(PROBLEM) Your task is to copy each line of the material that holds the word "aggregation".

(SUPPLIED MATERIAL)
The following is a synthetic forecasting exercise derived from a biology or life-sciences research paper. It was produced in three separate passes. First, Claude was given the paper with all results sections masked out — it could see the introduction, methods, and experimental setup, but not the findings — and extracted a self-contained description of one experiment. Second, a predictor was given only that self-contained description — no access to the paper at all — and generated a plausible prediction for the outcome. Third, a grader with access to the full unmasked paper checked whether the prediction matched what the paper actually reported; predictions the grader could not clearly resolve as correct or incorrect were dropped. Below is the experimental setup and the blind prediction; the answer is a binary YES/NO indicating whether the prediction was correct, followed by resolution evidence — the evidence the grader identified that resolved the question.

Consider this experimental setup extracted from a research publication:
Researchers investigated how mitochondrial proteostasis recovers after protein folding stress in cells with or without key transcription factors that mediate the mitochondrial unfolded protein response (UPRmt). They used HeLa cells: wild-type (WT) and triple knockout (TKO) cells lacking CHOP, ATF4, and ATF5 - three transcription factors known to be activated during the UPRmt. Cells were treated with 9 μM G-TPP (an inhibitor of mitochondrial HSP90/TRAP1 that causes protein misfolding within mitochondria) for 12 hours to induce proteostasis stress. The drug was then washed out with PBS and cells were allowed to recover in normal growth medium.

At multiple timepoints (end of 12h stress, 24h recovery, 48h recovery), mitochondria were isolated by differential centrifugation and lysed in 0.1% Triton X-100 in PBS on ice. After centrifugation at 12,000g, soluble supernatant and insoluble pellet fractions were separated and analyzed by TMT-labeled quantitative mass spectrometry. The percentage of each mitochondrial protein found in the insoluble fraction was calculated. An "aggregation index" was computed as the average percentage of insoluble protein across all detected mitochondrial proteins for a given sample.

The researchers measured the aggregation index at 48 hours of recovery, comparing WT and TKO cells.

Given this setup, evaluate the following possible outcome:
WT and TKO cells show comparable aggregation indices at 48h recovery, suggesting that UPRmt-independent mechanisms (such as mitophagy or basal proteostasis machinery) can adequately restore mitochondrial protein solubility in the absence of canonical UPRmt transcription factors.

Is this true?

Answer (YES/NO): NO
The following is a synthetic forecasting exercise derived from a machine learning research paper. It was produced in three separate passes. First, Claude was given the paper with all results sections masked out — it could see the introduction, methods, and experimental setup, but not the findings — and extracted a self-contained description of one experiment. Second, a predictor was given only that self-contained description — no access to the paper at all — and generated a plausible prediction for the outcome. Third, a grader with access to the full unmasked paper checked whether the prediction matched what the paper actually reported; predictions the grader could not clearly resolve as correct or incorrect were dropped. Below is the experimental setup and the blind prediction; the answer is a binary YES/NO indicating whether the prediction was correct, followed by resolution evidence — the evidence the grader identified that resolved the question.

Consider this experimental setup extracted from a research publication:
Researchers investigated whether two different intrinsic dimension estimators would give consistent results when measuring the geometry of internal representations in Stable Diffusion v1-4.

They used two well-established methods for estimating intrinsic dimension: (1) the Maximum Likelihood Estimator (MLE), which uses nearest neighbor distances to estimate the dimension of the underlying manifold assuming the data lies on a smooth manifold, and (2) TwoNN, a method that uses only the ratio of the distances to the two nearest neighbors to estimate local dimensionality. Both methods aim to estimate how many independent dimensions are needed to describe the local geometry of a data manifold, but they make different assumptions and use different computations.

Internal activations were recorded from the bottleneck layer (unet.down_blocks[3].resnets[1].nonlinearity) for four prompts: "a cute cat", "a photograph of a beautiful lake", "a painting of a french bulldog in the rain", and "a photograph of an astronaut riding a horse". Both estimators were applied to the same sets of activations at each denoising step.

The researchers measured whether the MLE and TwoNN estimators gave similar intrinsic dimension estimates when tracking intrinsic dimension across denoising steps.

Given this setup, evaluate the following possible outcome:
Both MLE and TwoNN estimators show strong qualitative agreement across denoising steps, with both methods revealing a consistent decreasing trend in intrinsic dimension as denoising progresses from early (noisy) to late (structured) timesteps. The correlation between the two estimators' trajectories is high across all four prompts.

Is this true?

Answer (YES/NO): NO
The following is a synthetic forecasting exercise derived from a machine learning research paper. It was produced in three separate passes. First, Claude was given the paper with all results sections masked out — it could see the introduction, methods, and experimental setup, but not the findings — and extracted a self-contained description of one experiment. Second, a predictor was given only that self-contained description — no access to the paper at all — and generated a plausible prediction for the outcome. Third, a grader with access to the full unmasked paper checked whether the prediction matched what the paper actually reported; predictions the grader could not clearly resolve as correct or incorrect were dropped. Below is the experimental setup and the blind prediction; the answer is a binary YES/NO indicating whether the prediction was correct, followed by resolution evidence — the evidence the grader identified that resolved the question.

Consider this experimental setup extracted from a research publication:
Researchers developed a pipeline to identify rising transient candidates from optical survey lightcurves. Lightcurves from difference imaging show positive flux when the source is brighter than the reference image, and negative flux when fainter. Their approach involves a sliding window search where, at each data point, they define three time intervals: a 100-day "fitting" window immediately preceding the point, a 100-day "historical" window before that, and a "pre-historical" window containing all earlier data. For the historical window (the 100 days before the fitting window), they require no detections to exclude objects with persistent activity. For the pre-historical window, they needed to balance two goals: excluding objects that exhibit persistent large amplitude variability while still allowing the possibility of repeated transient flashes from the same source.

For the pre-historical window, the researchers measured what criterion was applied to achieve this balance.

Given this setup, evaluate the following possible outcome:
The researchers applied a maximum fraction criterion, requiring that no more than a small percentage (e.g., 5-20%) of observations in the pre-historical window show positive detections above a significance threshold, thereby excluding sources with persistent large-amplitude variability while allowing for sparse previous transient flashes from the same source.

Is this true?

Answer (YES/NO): NO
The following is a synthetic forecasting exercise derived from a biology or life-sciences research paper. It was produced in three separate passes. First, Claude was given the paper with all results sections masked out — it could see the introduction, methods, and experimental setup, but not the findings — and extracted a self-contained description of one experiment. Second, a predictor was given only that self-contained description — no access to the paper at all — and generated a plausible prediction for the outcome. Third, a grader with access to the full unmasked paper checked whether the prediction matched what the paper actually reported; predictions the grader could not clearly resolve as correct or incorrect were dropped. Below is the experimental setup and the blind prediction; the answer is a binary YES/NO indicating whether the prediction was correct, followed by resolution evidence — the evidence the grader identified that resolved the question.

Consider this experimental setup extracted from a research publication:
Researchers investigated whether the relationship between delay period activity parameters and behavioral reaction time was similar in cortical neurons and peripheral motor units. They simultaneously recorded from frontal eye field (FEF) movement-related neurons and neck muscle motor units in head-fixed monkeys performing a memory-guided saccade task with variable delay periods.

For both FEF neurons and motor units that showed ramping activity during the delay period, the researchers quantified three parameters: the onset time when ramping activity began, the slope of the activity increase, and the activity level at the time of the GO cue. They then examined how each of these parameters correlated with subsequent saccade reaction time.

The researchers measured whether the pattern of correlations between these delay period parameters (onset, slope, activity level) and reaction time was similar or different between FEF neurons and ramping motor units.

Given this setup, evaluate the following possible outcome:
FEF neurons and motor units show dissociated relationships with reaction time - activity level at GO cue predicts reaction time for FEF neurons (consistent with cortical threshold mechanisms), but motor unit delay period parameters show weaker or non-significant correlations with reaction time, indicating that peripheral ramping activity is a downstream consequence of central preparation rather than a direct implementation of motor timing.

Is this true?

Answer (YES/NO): NO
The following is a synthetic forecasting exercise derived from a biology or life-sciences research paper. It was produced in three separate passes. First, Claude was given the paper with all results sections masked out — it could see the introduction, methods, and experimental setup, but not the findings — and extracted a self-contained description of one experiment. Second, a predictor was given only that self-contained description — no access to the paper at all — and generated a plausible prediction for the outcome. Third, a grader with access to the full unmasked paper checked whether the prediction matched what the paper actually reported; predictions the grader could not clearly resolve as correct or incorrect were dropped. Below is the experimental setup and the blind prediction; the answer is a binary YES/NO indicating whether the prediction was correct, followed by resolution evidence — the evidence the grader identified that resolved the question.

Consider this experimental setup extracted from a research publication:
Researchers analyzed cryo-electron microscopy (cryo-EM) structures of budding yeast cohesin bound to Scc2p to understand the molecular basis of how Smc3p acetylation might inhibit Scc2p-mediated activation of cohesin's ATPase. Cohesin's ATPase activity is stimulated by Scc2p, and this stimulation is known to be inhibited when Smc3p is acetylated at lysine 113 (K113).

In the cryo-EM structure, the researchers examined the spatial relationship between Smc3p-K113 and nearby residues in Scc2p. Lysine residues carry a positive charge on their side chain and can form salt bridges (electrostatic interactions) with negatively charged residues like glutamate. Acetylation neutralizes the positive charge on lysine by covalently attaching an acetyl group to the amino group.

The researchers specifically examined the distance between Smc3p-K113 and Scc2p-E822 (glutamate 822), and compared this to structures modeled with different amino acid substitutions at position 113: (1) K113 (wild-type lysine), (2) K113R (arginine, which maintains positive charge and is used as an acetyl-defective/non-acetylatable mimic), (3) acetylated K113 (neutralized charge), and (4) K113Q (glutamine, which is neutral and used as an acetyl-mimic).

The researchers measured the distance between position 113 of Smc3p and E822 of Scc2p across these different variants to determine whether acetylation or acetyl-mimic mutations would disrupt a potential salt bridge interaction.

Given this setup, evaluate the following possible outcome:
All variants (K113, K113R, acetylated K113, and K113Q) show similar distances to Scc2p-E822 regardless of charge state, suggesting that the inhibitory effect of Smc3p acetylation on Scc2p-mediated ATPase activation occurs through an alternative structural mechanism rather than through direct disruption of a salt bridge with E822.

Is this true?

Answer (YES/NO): NO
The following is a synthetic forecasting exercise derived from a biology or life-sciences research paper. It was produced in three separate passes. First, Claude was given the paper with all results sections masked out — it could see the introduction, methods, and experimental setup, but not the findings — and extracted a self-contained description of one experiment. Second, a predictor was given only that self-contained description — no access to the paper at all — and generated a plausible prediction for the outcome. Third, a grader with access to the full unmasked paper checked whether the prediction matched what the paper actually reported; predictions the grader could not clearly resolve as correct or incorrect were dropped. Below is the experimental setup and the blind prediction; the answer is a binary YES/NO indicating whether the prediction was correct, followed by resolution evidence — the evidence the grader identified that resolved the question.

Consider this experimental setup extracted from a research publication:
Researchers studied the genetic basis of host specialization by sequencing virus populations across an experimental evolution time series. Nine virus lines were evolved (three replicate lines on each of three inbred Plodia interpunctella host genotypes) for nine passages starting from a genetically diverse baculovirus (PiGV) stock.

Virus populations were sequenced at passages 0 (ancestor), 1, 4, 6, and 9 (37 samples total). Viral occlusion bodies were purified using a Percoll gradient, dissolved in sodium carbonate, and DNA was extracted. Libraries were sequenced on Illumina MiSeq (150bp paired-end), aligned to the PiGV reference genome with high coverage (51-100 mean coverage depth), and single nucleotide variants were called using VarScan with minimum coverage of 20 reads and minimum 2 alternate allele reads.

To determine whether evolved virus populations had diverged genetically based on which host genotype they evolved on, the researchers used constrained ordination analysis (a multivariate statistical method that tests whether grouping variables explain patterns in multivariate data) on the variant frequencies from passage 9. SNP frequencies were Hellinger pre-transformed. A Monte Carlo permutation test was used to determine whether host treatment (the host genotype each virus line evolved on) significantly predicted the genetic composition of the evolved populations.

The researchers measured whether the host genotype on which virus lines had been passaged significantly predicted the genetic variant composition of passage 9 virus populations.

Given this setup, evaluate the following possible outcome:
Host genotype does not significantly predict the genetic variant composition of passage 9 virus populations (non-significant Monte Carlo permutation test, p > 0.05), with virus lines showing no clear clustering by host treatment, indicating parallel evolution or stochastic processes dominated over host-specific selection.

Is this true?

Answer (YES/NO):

(EXERCISE SOLUTION)
At multiple timepoints (end of 12h stress, 24h recovery, 48h recovery), mitochondria were isolated by differential centrifugation and lysed in 0.1% Triton X-100 in PBS on ice. After centrifugation at 12,000g, soluble supernatant and insoluble pellet fractions were separated and analyzed by TMT-labeled quantitative mass spectrometry. The percentage of each mitochondrial protein found in the insoluble fraction was calculated. An "aggregation index" was computed as the average percentage of insoluble protein across all detected mitochondrial proteins for a given sample.
The researchers measured the aggregation index at 48 hours of recovery, comparing WT and TKO cells.
WT and TKO cells show comparable aggregation indices at 48h recovery, suggesting that UPRmt-independent mechanisms (such as mitophagy or basal proteostasis machinery) can adequately restore mitochondrial protein solubility in the absence of canonical UPRmt transcription factors.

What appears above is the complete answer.